Ieri, 20 aprile, poi c’è stato un falso allarme, indice però di una certa isteria generale. Durante una trasmissione in diretta, il canale tv taiwanese Chinese Television System ha trasmesso la notizia di diversi attacchi missilistici cinesi ad alcune infrastrutture strategiche nei pressi di New Taipei City, poi rapidamente smentita.
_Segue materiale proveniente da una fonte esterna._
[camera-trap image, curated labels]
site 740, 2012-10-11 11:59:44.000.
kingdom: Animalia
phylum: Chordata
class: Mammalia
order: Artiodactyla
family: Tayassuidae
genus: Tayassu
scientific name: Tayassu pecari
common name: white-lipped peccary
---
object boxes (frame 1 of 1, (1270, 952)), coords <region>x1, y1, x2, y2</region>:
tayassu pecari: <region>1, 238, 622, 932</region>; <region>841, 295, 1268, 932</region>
Verso le 7 di mattina (ora locale), l’emittente filo-governativa ha riportato varie notizie riguardo il presunto attacco cinese, parlando di «un missile guidato dei comunisti cinesi» su New Taipei City, di «navi esplose nel porto di Taipei e strutture danneggiate» e «una stazione ferroviaria principale a fuoco a causa degli esplosivi piazzati dalle forze speciali cinesi». La grafica ha continuato a riportare queste notizie per diversi minuti, annunciando che il presidente di Taiwan aveva dichiarato lo stato d’emergenza nell’isola e parlato dell’ipotesi dello «scoppio di una guerra».  

Ciò che invece è vero è che Pechino ha dato il via a esercitazioni nella mattinata di venerdì 15 aprile, mentre il ministero della Difesa di Taiwan ha denunciato in serata l’incursione di sei jet militari cinesi (quattro J-16 e due J-11) nella sua area di difesa di identificazione.

In tutto ciò cosa fanno gli altri due grandi attori della situazione, ovvero Cina e gli immancabili Usa? Diciamo che non contribuiscono a placare gli animi. Qualche giorno fa il senatore americano Lindsey Graham, un falco tra i repubblicani nelle politiche contro il Dragone, durante una visita con una delegazione del Senato proprio a Taiwan ha detto parole di fuoco: “La Cina deve pagare un prezzo maggiore per il sostegno all’invasione della Russia ai danni dell’Ucraina”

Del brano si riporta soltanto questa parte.